Babies, Bigotry and 9/11



By Richard Morin
Thursday, March 23, 2006; Page A02

http://www.washingtonpost.com/wp-dyn/content/article/2006/03/22/AR2006032202205.html

The ugly wave of anti-Arab feelings immediately after
Sept. 11, 2001, may have been responsible for a sharp
increase in the incidence of premature and
low-birth-weight babies born to women of Arab descent
in the United States in the months that followed the
terrorist attacks.

The evidence is circumstantial but compelling,
epidemiologist Diane S. Lauderdale of the University
of Chicago says in the latest issue of Demography.

Other researchers studying black women previously have
found that stress caused by discrimination boosted
production of certain hormones to levels harmful to a
developing fetus. To find out whether anti-Arab
feelings after 9/11 produced a similar effect in
expectant Arab or Arab American mothers, Lauderdale
turned to birth records collected from 2000 to 2002 in
California, where reported hate crimes tripled after
the terrorist strikes, mostly because of anti-Arab and
anti-Muslim incidents.

Lauderdale identified more than 15,000 mothers with
distinctive Arab last names.
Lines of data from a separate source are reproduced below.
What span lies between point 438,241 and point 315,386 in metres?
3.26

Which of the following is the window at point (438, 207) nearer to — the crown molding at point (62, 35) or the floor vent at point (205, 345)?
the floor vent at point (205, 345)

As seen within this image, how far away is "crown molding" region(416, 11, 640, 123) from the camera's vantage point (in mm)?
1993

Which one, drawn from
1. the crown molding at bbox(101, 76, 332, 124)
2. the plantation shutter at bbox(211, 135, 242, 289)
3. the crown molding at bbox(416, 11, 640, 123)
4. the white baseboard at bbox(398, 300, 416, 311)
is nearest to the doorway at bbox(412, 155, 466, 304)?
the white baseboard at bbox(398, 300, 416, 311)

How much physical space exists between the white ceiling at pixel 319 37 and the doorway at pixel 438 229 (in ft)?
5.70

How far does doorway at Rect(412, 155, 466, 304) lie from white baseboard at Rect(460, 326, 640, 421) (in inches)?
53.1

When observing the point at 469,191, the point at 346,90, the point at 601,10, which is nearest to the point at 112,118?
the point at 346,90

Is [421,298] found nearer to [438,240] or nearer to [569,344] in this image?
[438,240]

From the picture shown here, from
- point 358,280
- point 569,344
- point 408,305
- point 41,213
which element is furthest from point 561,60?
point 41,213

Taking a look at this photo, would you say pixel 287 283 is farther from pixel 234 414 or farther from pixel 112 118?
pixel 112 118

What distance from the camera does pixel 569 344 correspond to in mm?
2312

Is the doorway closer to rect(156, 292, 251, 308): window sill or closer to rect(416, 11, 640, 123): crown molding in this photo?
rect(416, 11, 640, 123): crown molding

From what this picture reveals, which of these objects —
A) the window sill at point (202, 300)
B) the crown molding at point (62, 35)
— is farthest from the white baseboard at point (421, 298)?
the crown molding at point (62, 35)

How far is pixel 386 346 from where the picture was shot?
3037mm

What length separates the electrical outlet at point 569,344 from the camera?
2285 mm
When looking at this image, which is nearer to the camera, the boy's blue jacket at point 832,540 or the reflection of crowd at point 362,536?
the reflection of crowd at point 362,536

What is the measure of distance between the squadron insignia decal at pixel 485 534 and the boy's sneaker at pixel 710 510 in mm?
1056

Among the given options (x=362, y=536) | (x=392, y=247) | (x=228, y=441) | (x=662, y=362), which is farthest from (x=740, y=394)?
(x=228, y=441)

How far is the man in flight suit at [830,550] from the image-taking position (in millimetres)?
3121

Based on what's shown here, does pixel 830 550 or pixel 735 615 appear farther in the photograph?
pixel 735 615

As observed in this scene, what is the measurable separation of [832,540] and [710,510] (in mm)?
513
She found that those
women who gave birth six months after 9/11 were 34
percent more likely have a low-birth-weight baby than
those who gave birth in the same six-month period a
year earlier. Post-9/11 babies also were 50 percent
more likely to be born prematurely.

She also found that babies with distinctively Arab
first names as well as last names -- suggesting that
their parents were either more recent arrivals or less
assimilated -- were twice as likely to be underweight
after 9/11.

Significantly, there was no change in the rate of
either premature births or low-birth-weight babies
among other women during the same time periods.